Locaux de Santé Mentale a déjà été associée à un plus fort taux d’internement [111], et, compte tenu des difficultés rencontrées dans cette étude, leur impact mériterait

d’être étudié davantage.

À l’échelle des services de gendarmerie et de police nationales, comme à celle des secteurs de psychiatrie, les zones les plus restreintes entrainent un plus fort taux de

SPDRE. Ces résultats viennent confirmer ceux de la littérature scientifique, notamment

ceux de la précédente étude sur l’internement d’office [113]. Ces variations mettent en avant le rôle important de l’urbanité du territoire étudié, ce qui correspond à un phénomène également décrit pour l’ensemble des mesures d’internement, incluant celles pour cause de ‘’santé’’ [111–113]. Aussi, si la dangerosité suit la loi épidémiologique, notre étude montre que l’internement en SPDRE semble suivre l’organisation territoriale et urbaine.

L’analyse du calendrier des mesures fait également apparaitre l’aspect institutionnel de l’internement. Des mesures définies comme relevant de l’exception (Art. L. 3211-2 du CSP), pouvant être prises dans l’urgence (Art. L. 3213-2 du CSP), face à un danger imminent (Art. L. 3213-2 du CSP) ou une compromission de la sûreté des personnes

ou un trouble grave à l’ordre public (Art. L. 3213-1 du CSP), apparaissent étonnamment rythmées par les horaires de permanence administratives et les

vacances annuelles d’été et d’hiver, ce qui va en opposition avec ce qui est décrit de la temporalité des crimes et délits qui apparaissent maximaux quand les mesures de

SPDRE sont au plus bas [138]. Ceci vaut d’autant plus que les périodes de pic de décisions de SPDRE sont corrélés aux périodes de pic de levée, sans préjugé de la

durée de la mesure, ce qui semble davantage mettre en lumière les moments

d’activités des institutions. D’ailleurs, bien que les mesures d’internement doivent être les plus courtes possibles, les levées ont principalement lieu en semaine. Ces

éléments mettent en avant un aspect institutionnel ancré qui vient questionner sa

capacité à justifier des mesures qualifiées par le Conseil des Droits de l’Homme de l’ONU comme « une forme de mauvais traitements, voire de torture » [18].

Cet aspect institutionnel de l’internement vient également questionner le nombre important de personnes sans domicile fixe internées, d’autant plus de sexe administratif masculin et arrêtés par le préfet. On retrouve également une

prédominance d’arrêtés municipaux ruraux pris dans l’urgence pour des personnes âgées, d’autant plus de sexe administratif féminin. Ces éléments amènent à envisager l’emploi de la mesure comme solution se substituant aux réponses systémiques adaptées, comme le développement de ressources communautaires [139], ou

l’implantation d’initiatives d’accès au droit commun pour public spécifique précarisé (parmi lesquelles on peut citer l’exemple du programme Un-Chez-Soi-D’abord, mis en avant lors des derniers échanges de l’ONU sur l’application de la CRPD [26] et ayant fait preuve de son efficacité clinique et de son efficience médico-économique [140]).

****************************************

- CONSIGNE -
D'après l'extrait, pourquoi l'analyse du calendrier des mesures fait-elle apparaître l'aspect institutionnel de l'internement ? Répondez en une à trois phrases.

(Entrées de données enregistrées)
****************************************

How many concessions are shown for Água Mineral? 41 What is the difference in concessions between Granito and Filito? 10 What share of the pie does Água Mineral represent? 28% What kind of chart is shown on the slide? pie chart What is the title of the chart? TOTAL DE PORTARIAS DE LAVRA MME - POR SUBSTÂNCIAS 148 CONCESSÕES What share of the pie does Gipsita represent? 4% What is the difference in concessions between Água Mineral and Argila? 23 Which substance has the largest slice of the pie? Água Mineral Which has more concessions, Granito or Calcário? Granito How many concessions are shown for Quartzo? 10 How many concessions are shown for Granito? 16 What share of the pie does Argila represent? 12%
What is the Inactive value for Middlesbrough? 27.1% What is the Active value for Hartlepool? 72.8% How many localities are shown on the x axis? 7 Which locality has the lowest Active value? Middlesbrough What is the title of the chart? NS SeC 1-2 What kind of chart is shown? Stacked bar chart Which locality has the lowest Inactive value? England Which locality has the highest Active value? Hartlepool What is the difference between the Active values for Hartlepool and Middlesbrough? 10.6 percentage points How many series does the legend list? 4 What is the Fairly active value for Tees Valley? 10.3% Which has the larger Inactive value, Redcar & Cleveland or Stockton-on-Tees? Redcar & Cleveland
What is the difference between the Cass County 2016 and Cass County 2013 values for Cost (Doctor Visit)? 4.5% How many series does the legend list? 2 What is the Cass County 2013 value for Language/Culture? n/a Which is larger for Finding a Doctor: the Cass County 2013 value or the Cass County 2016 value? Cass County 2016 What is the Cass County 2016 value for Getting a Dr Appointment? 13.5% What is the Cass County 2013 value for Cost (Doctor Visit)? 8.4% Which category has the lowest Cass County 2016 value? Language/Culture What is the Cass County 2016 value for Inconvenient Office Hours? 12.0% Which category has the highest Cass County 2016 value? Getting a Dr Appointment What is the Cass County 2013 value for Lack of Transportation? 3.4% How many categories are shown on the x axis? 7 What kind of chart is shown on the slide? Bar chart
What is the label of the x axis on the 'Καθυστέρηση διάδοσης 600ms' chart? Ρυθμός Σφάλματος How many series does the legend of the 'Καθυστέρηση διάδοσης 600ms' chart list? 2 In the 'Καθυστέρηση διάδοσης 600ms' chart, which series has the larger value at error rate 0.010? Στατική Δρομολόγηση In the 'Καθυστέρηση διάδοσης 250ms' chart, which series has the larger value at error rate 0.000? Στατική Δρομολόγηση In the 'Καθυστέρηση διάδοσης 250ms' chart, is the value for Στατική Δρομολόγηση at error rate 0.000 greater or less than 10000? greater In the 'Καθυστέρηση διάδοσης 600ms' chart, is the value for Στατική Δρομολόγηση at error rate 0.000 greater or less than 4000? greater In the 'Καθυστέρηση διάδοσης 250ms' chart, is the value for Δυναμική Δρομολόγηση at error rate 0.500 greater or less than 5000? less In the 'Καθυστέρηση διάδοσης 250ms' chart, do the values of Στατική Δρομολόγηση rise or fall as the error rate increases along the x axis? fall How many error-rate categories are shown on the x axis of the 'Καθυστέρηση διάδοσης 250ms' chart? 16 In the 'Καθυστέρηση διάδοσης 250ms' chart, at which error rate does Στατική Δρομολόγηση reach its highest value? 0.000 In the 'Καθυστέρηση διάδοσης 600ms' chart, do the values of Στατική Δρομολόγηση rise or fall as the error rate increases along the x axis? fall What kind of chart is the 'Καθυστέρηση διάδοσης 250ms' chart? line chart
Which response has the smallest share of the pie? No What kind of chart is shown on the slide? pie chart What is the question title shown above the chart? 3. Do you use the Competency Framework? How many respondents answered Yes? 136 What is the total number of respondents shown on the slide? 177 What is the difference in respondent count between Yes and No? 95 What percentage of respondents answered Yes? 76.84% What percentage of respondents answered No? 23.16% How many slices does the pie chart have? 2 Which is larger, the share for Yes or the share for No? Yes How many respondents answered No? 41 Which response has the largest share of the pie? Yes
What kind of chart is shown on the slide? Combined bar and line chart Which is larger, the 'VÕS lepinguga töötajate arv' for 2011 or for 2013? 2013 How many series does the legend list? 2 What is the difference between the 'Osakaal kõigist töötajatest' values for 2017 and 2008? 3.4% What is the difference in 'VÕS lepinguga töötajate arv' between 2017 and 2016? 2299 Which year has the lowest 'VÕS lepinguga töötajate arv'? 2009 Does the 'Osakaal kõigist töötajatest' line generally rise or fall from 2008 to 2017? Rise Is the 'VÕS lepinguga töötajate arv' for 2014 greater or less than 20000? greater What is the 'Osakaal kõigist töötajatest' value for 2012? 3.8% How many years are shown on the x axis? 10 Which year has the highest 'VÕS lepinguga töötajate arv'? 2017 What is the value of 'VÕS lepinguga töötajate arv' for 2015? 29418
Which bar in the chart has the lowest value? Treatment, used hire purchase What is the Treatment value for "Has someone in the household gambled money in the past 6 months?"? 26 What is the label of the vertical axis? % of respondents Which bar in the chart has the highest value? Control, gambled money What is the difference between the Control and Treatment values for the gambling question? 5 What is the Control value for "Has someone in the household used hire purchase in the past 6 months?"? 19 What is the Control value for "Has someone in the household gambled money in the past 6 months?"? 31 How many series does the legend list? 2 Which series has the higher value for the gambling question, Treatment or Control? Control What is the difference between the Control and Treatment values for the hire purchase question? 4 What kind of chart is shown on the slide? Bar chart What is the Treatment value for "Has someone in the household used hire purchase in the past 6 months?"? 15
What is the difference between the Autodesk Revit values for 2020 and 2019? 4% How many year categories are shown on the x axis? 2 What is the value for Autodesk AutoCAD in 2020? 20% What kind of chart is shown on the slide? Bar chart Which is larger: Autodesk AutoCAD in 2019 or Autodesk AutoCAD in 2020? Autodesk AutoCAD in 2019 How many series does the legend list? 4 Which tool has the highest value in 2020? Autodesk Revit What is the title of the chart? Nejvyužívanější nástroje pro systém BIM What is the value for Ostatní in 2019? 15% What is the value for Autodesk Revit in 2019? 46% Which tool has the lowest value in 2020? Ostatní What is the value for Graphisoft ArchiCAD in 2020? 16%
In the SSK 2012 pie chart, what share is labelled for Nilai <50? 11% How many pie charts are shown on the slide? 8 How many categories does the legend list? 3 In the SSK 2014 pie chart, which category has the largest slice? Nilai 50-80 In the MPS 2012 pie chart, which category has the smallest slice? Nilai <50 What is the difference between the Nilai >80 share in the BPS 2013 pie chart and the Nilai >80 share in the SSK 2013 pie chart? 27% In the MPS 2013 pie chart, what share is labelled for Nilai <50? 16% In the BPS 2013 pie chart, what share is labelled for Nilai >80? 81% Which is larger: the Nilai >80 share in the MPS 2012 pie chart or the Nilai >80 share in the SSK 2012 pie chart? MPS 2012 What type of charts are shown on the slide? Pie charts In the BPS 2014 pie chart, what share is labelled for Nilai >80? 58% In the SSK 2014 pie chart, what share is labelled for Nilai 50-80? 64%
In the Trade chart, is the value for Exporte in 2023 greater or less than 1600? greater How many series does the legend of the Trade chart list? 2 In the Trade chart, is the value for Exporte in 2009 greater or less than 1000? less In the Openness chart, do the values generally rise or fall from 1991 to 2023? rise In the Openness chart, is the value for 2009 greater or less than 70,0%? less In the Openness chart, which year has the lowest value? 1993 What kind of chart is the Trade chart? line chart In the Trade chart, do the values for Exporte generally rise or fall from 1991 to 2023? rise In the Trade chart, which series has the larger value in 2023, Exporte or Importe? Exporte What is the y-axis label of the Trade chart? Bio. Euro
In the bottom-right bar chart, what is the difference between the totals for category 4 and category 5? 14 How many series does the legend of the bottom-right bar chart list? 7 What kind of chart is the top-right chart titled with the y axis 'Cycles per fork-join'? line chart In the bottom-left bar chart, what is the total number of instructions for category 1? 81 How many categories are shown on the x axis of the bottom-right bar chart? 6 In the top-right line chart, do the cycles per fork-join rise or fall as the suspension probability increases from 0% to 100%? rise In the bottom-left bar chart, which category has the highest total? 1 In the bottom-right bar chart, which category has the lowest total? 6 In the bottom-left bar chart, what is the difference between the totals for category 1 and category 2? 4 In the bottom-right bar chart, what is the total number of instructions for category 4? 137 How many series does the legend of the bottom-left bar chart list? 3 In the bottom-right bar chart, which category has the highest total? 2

****************************************

- VOTRE RÉPONSE -
Des mesures censées relever de l'exception, de l'urgence ou d'un danger imminent apparaissent rythmées par les horaires de permanence administratives et par les vacances d'été et d'hiver, alors que les crimes et délits sont maximaux quand les mesures de SPDRE sont au plus bas. De plus, les pics de décisions de SPDRE sont corrélés aux pics de levée, et les levées ont principalement lieu en semaine, ce qui met en lumière les moments d'activité des institutions.